What is wrong with me....
I'm still waiting for insurance approval. This is a record long approval for my insurance company. This I was I was told by the customer service person who checked my claim yesterday on the phone. I keep wondering, Is there something wrong? Did my doctors office forget something? She said I should have had an answer weeks ago. This wait is killing me as I know it does for everyone. It is so hard for me, I can't stay focused on anything else. I've left surgery comments for everyone with upcoming surgery through the end of the year. I've memorized this website. Maybe I should go back to ebay and bid on something really big... I do want a camper....
Every night (and day) I pray for Gods will but right now I don't feel his presence. I've put it in his hands so many times, but I keep taking it back. I just worry and worry. I'm an old girl so many its premenopausal. I feel like such a baby. I am probably the most fortunate person in the world. My house has not been blown away in a hurricane I have a wonderful husband, my cats adore me (when they want to), My family is all alive and well, I have a nice house and car. I have a job and have a comfortable life and I don't live in a place like Iraq. If i wasn't a Christian I would go to the bar and get tanked, but instead I just stay home and eat. I keep this up and I'll be super morbidly before surgery and have to lose 50 lbs before they will do a lap on me. I'd like to ask if this is normal. How can this be normal for someone who puts her faith in God to do His will for her life? I guess what I am saying is PRAY FOR ME please I continue to pray for all of you in my daily prayers. I almost posted this anomomously because I don't want everyone to know what a baby I can be....but here I am in all my worldly glory! Thanks for your prayers. Lots of love and hugs!
Candy
Hi Candy,
I am new to this site. I haven't even had my first visit with my PCP. That's on Oct 5th. It is good that you put this in Gods hands. That is what I am having trouble doing right now. I know I should but what if.......... I know that doesn't sound like a christian should.
You are not a big baby. You are human. Dear Lord, please help Candy thru the waiting. You know how committed she is to this. Please fill her with your peace. In Christs name, Amen.
Please take it easy Candy. Try a walk instead of food when the stress comes on. I know easier said than done. I will be praying.
In christian love,
Corinn
Hi Candy, I just finished writing you a post, and when I tried to put a little smiley face on it, it disappeared. It must be out in la la land. Anyway sweetie hang in there. So many of us (will I guess speaking for myself) have felt those feelings. (((God)))....Where are you????? I easily grow impatient with God's delays. But in due time he always answers them. Hang in there sweetie, keep making the phone calls to the doctor's and insurance office and in know time it will happen.
Blessings
Geri
PS. Im not going to put up an icon this time. Just picture a little smiley face next to my name.
Hi Candy!
I'm right there with you, my friend! I've been waiting for my approval since September 1st, when I got all my paperwork in to my surgeons office to be faxed to my insurance company. It is frustrating to wait for something we want SOOOO bad. I am on one of those non-ending eating fests myself and am totally out of control too... can't seem to help myself. Lord....please lend us a hand in this area!

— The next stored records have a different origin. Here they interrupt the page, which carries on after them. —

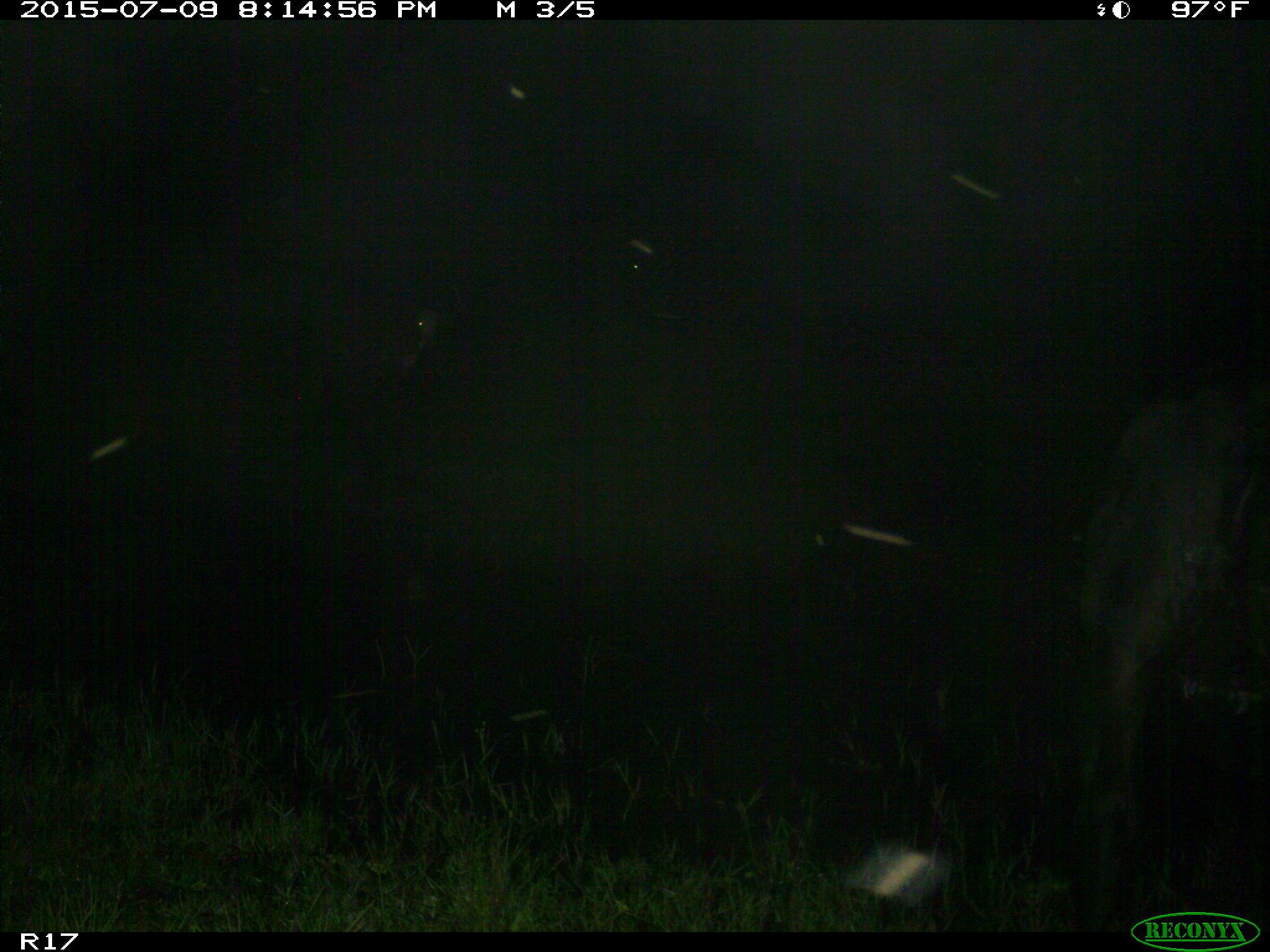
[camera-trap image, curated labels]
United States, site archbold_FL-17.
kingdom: Animalia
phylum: Chordata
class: Mammalia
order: Artiodactyla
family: Bovidae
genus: Bos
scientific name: Bos taurus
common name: domestic cow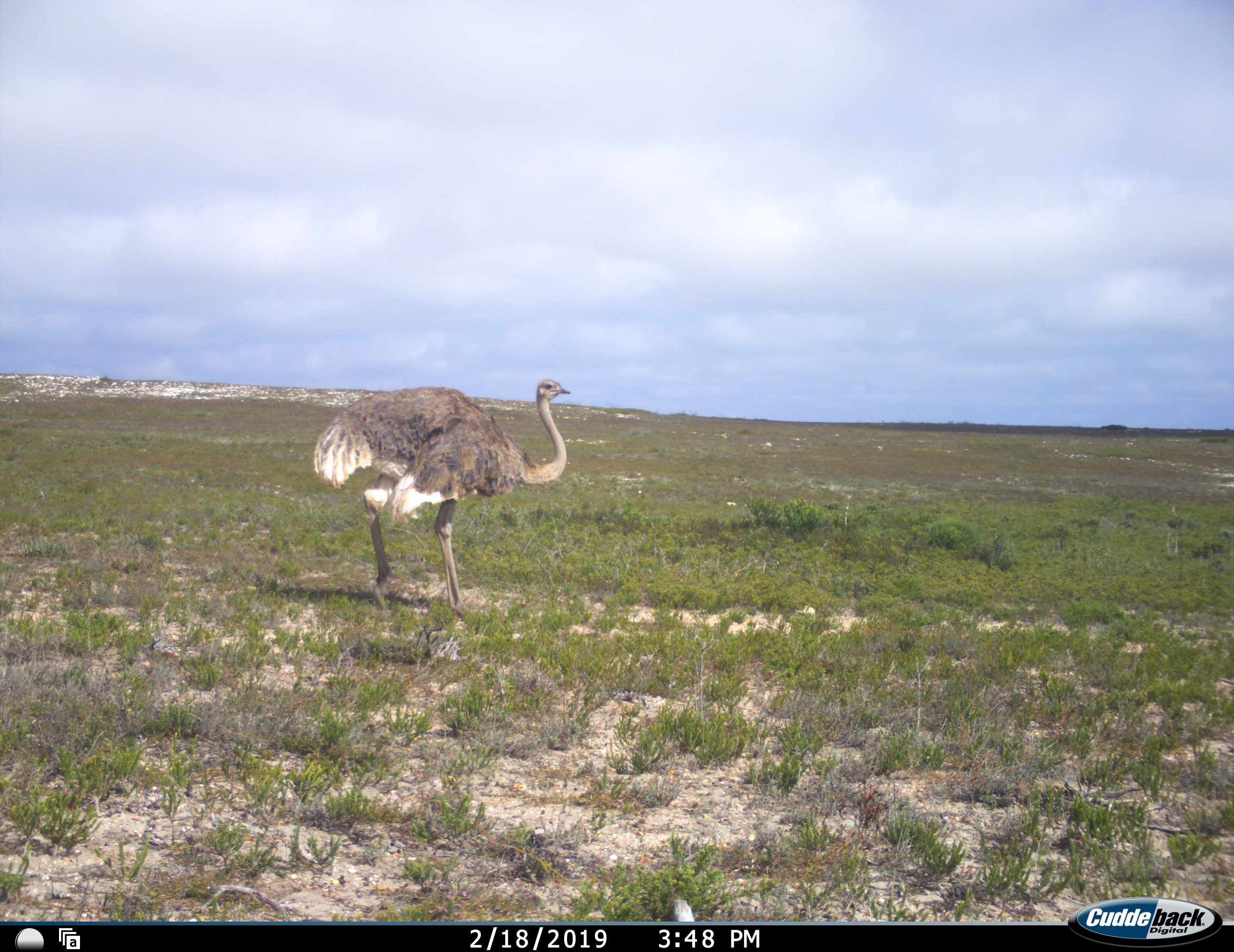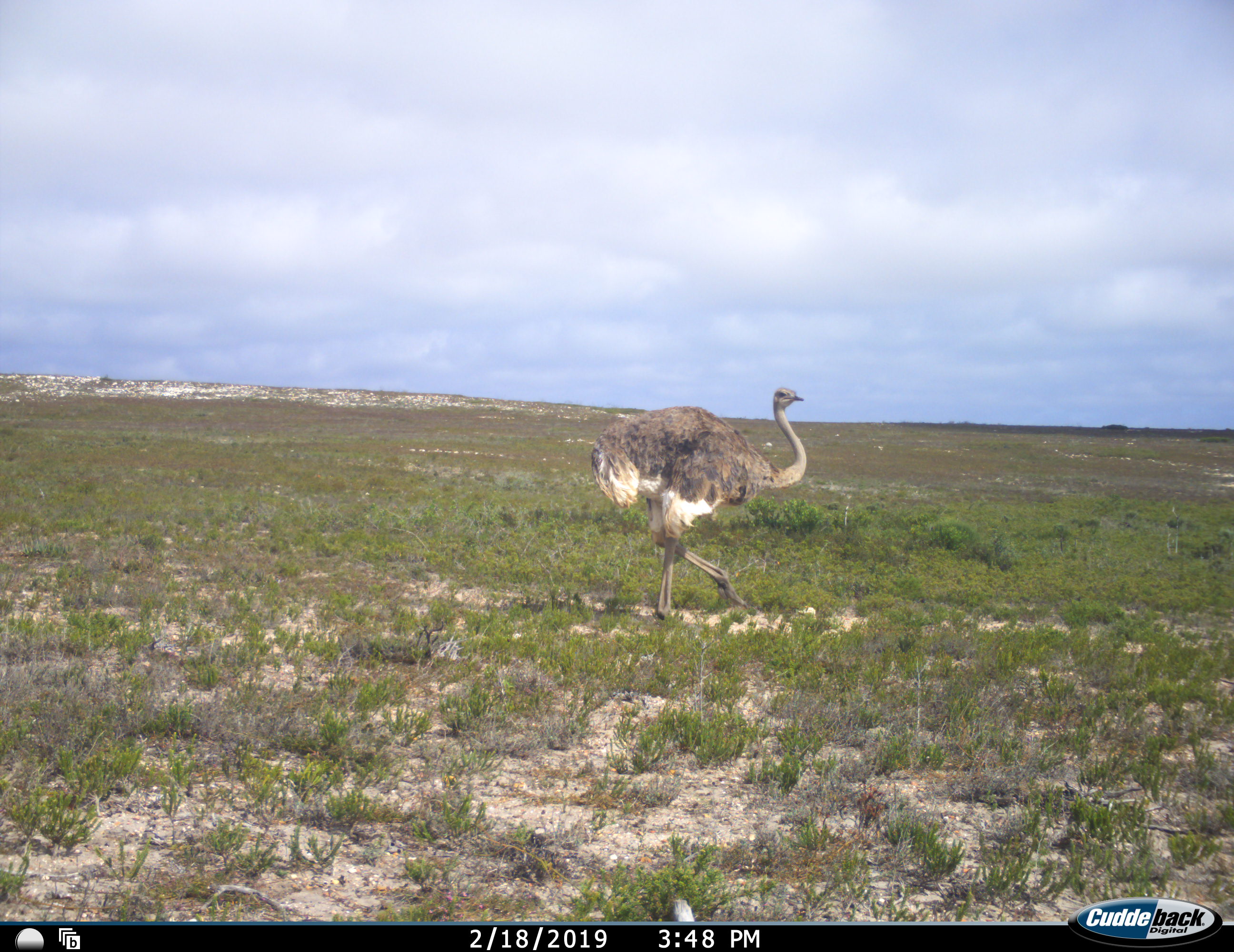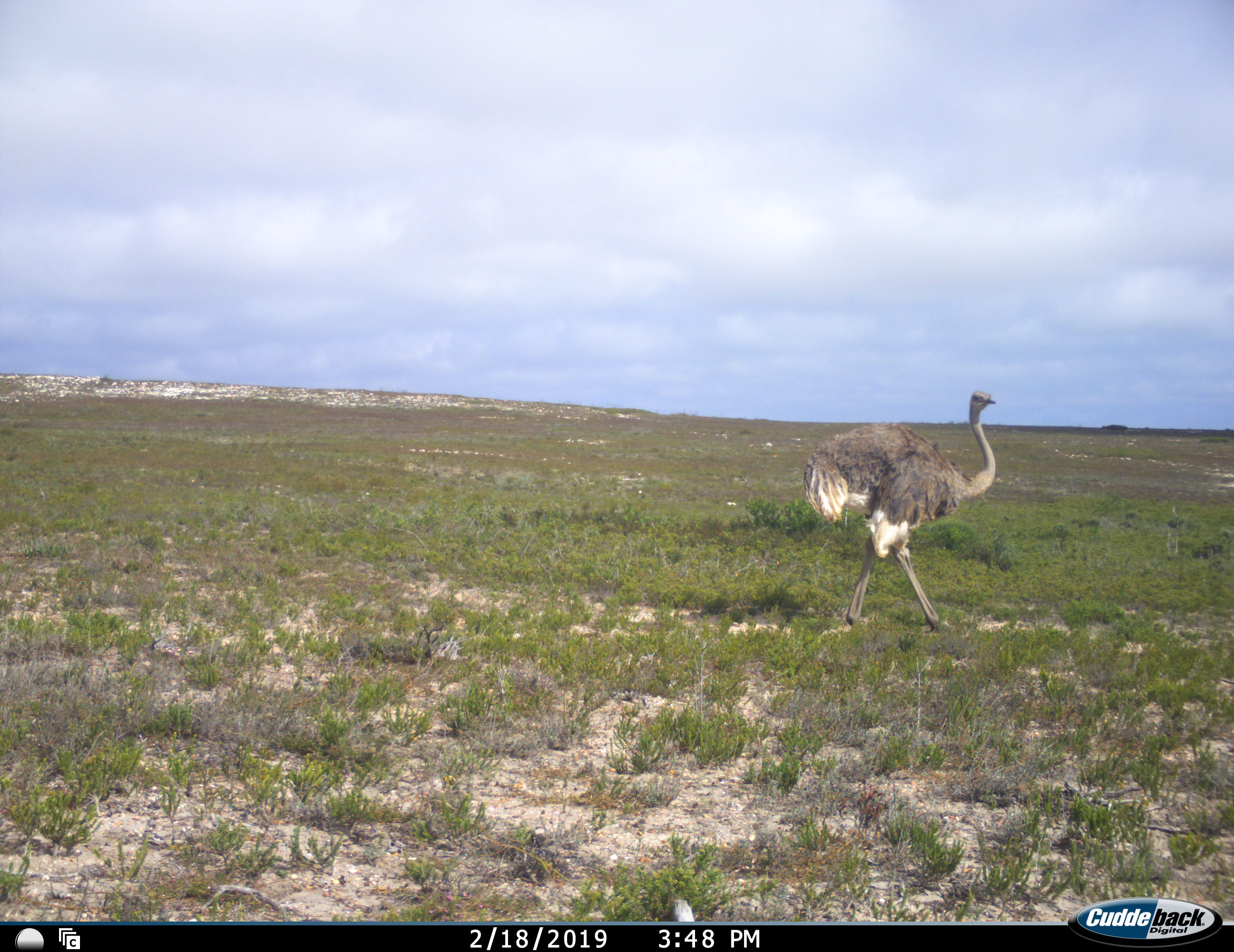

One thing that reassures me is that I am confident that the Lord wants this for me and that He will make this happen...BUT.... it will happen in His time, not mine. His thoughts are so much larger than mine and remembering that gives me the assurance that He will make this happen when the time is perfect for me. Any other time but His time would be real scary.
This doesn't mean that I don't get discouraged or impatient....because do I ever! The good thing is the Lord has a subtle way of bringing me back down and helping me to focus on other things rather than having this surgery done. Unfortunately that has kept me from posting here as often. I do keep tabs on this forum and believe me.... this will be the first place I come when I get a date!!!! Until then, I pray that the Lord give us the patience and the insight to remember that His plan is always the best one!!! Lord knows, I need that reminder at least once a day!!!